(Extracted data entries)
[Start of section]
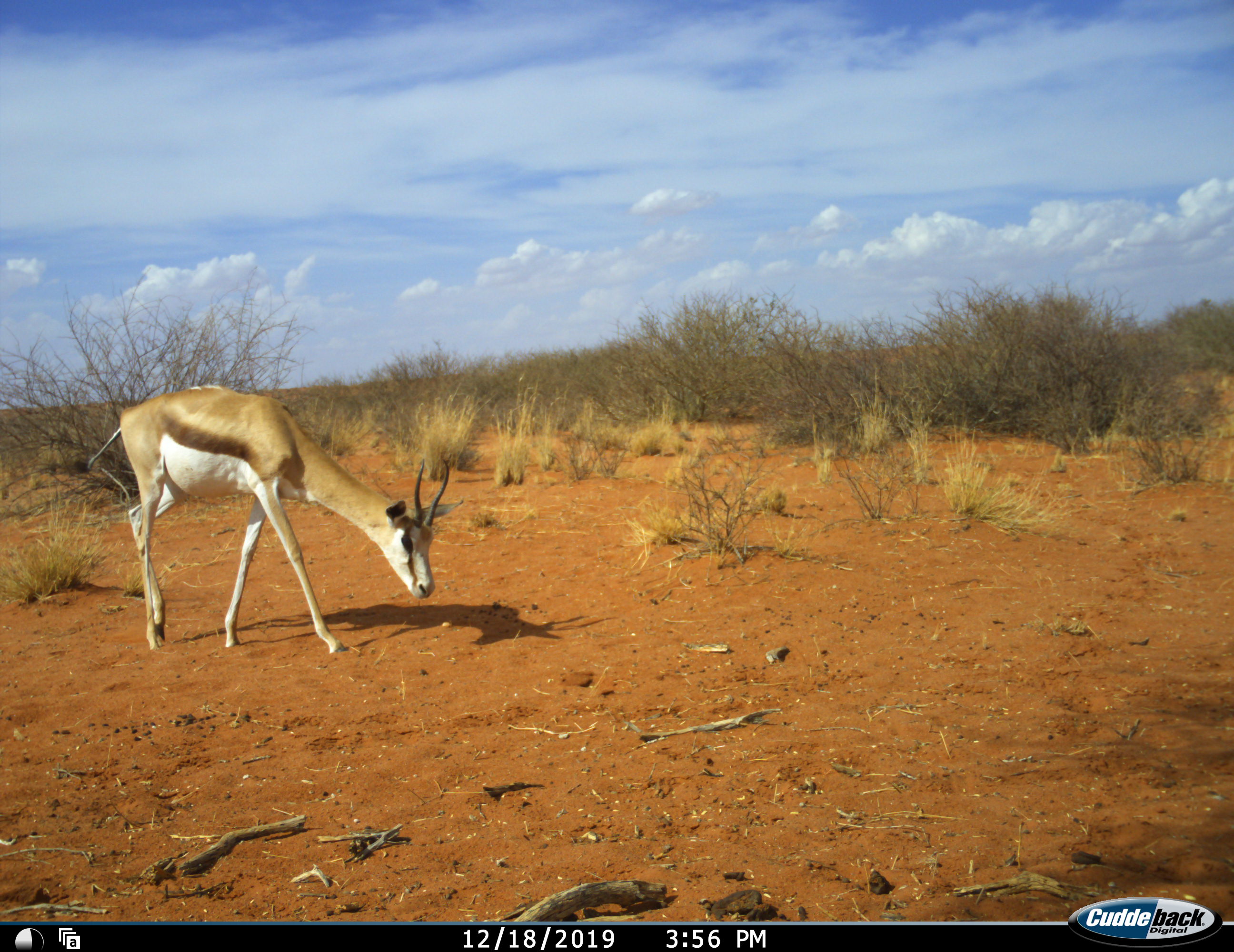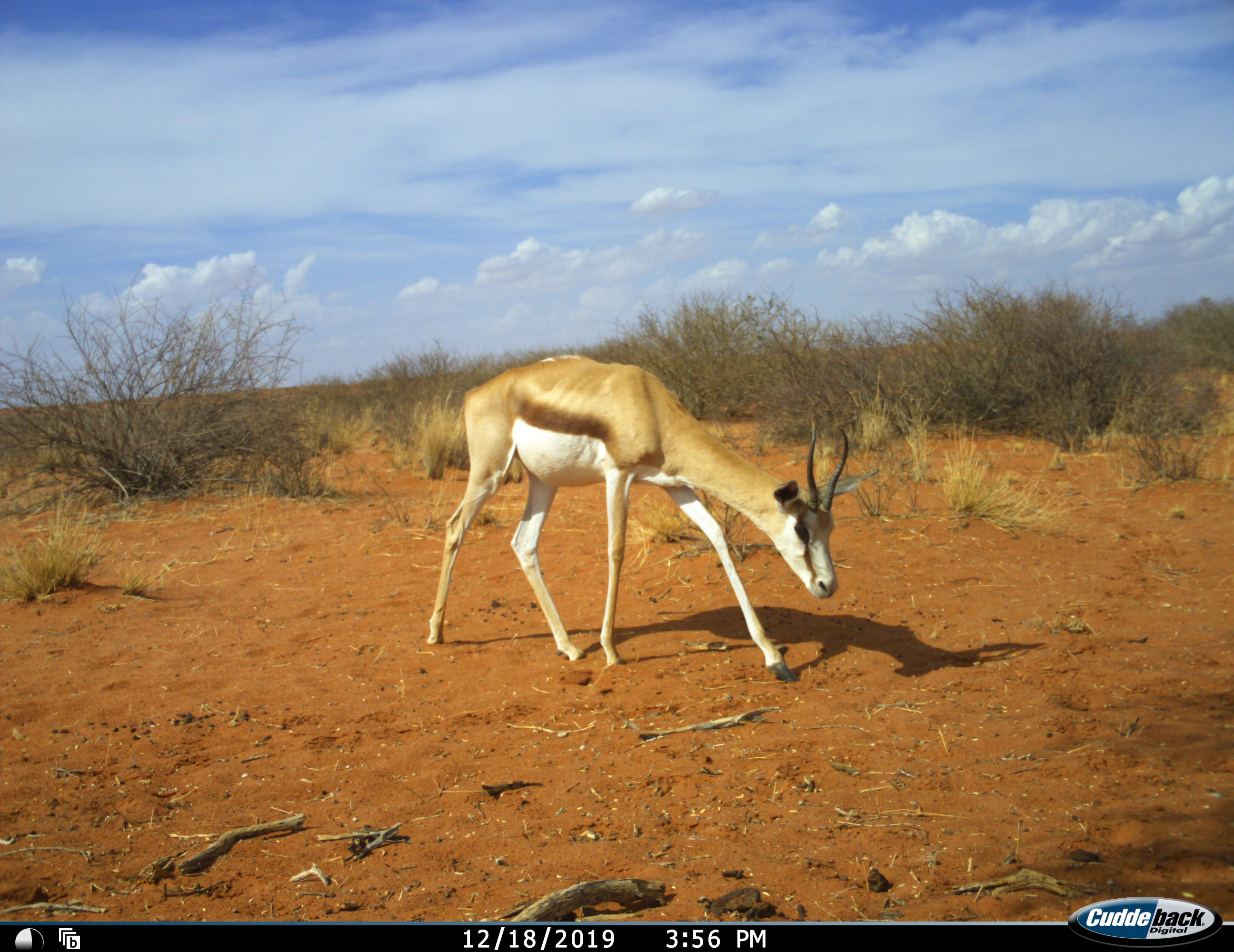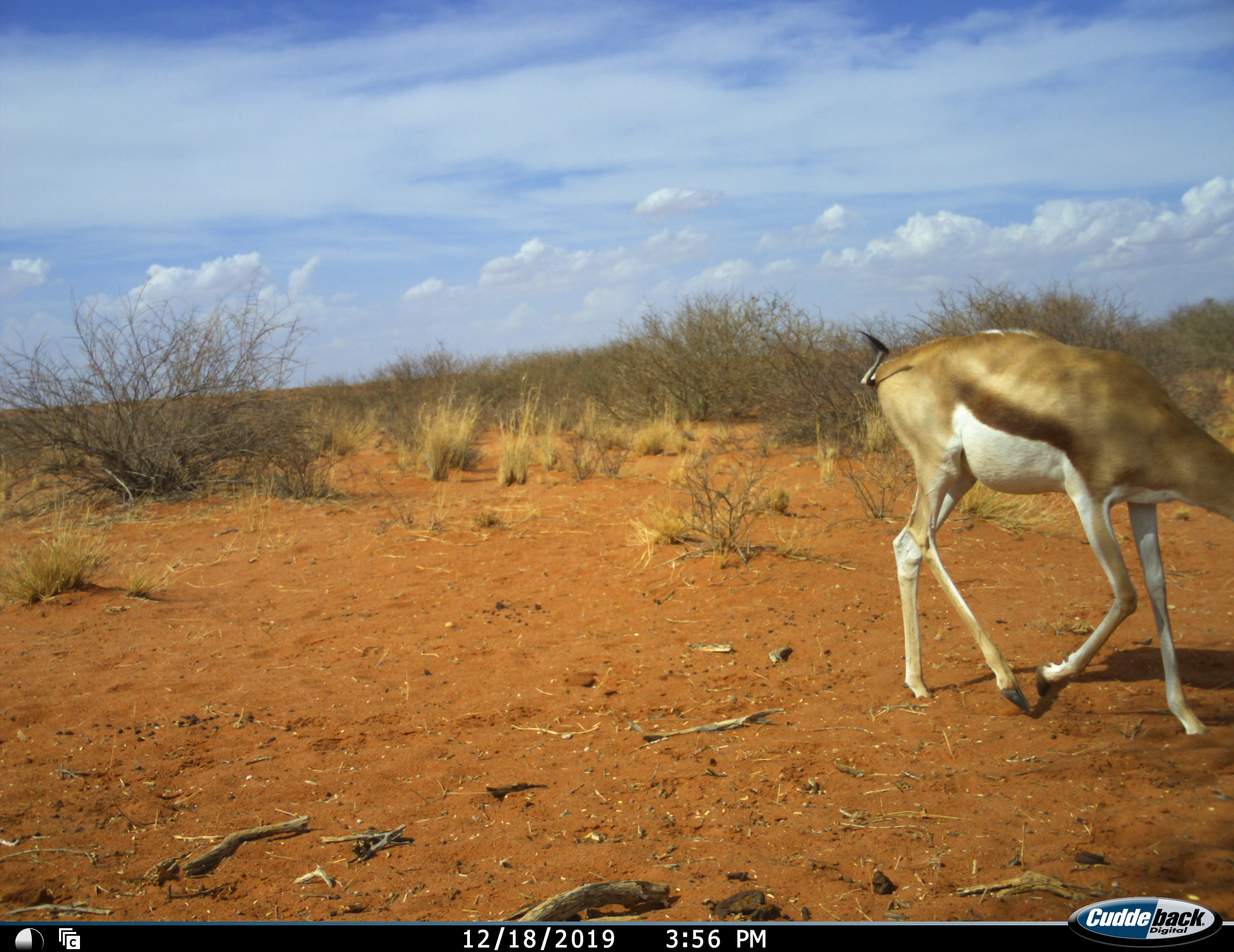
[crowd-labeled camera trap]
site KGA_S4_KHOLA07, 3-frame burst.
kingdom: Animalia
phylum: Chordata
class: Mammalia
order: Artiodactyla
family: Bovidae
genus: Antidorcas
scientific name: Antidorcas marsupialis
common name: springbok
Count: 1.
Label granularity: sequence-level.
[End of section]
[Start of section]
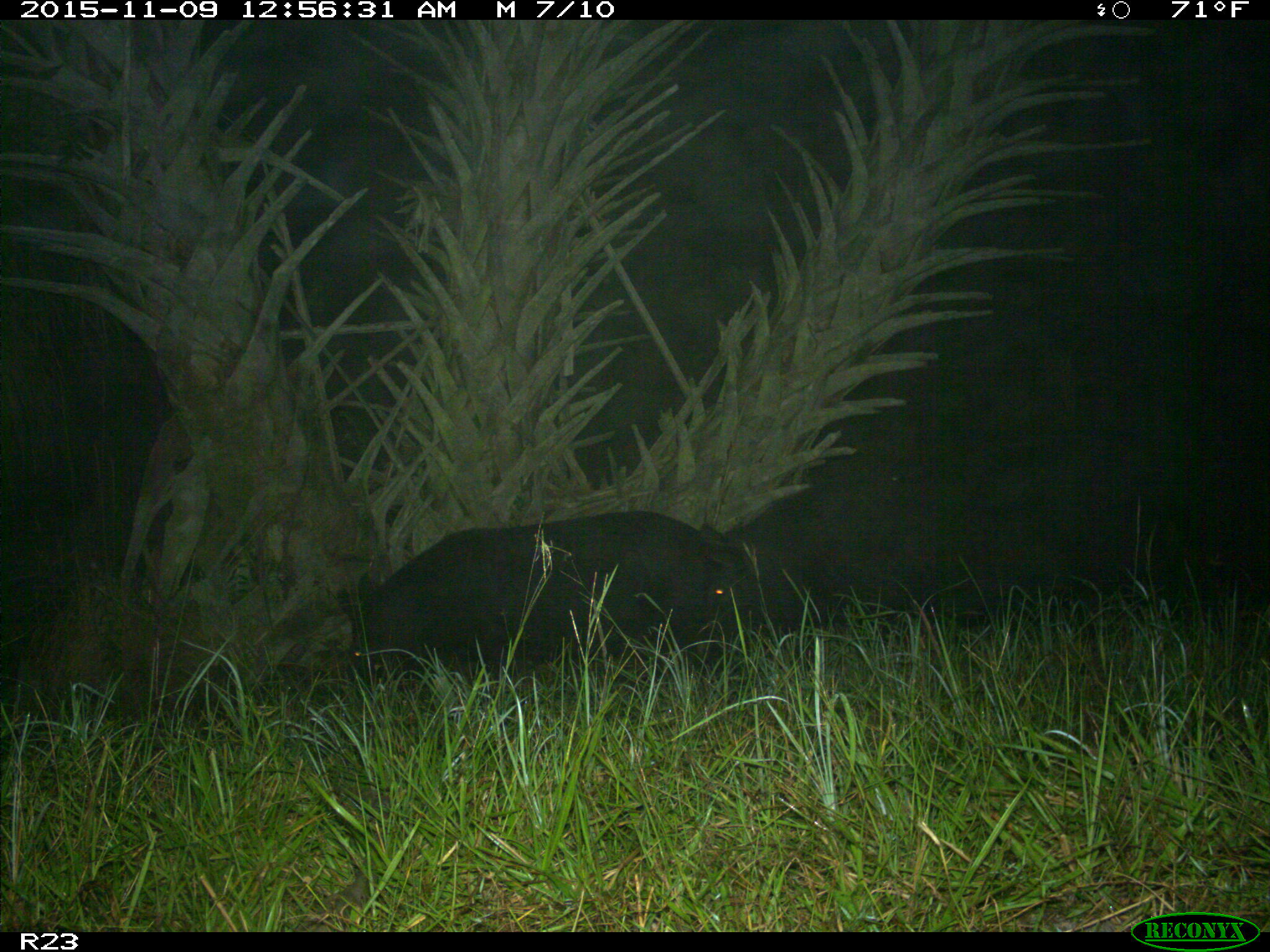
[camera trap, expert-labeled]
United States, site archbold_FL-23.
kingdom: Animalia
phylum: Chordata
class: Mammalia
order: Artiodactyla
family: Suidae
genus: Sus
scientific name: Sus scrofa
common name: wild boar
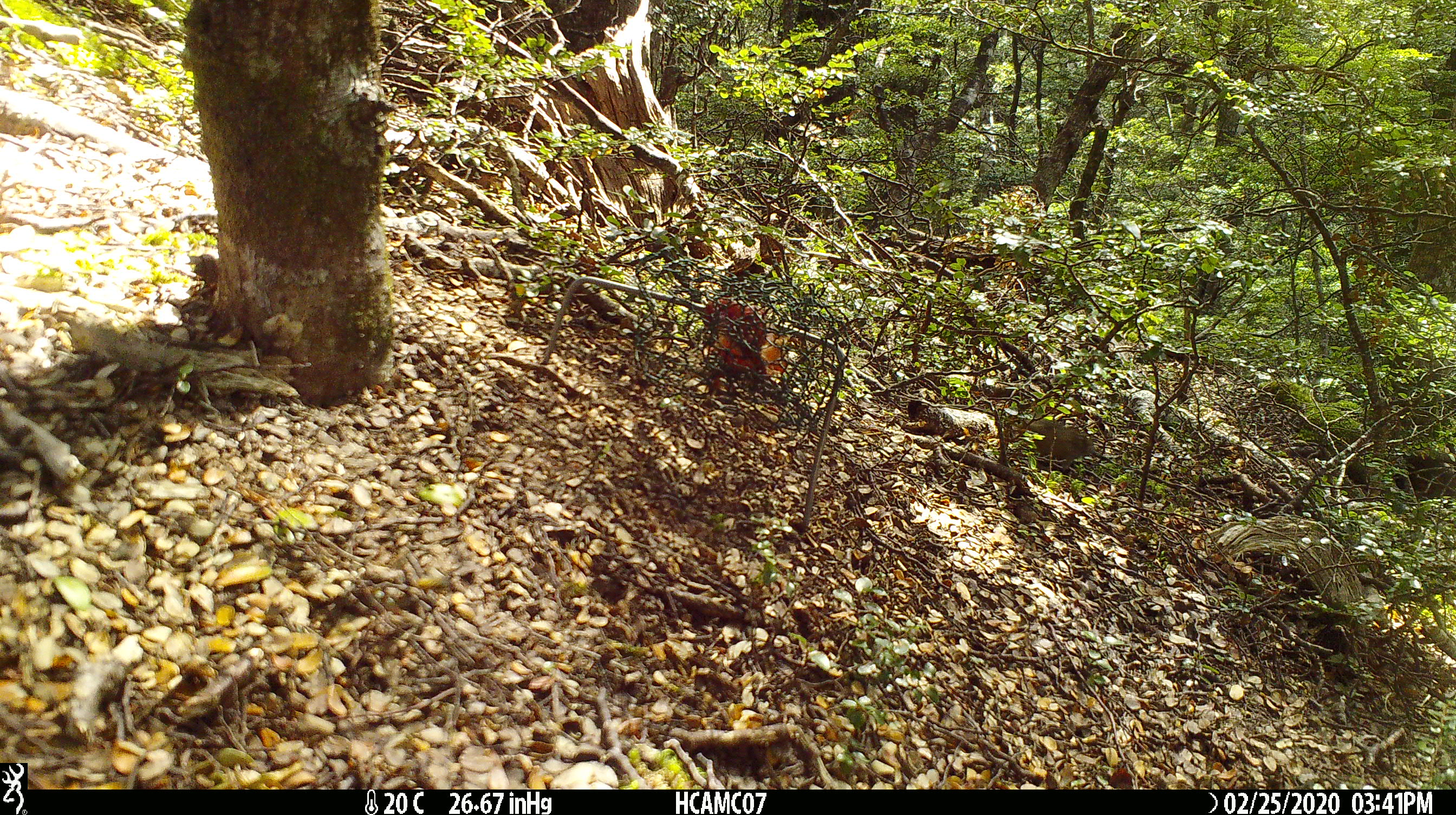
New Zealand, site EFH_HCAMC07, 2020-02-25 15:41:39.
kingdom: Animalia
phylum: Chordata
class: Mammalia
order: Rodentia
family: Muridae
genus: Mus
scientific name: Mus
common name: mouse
[End of section]
[Start of section]
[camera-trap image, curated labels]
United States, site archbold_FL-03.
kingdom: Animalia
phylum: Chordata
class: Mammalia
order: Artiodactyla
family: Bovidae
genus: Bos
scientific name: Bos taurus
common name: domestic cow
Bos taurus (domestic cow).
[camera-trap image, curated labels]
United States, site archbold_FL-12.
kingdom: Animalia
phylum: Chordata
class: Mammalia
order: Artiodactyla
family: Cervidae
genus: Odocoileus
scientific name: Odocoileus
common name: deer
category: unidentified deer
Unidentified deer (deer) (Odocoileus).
[End of section]
**Aim of the exercise:**
Above are the records; print exactly the lines from the line with "scientific name: Antidorcas marsupialis" to the line with "Label granularity: sequence-level.", including both, and nothing else.

**Task result:**
scientific name: Antidorcas marsupialis
common name: springbok
Count: 1.
Label granularity: sequence-level.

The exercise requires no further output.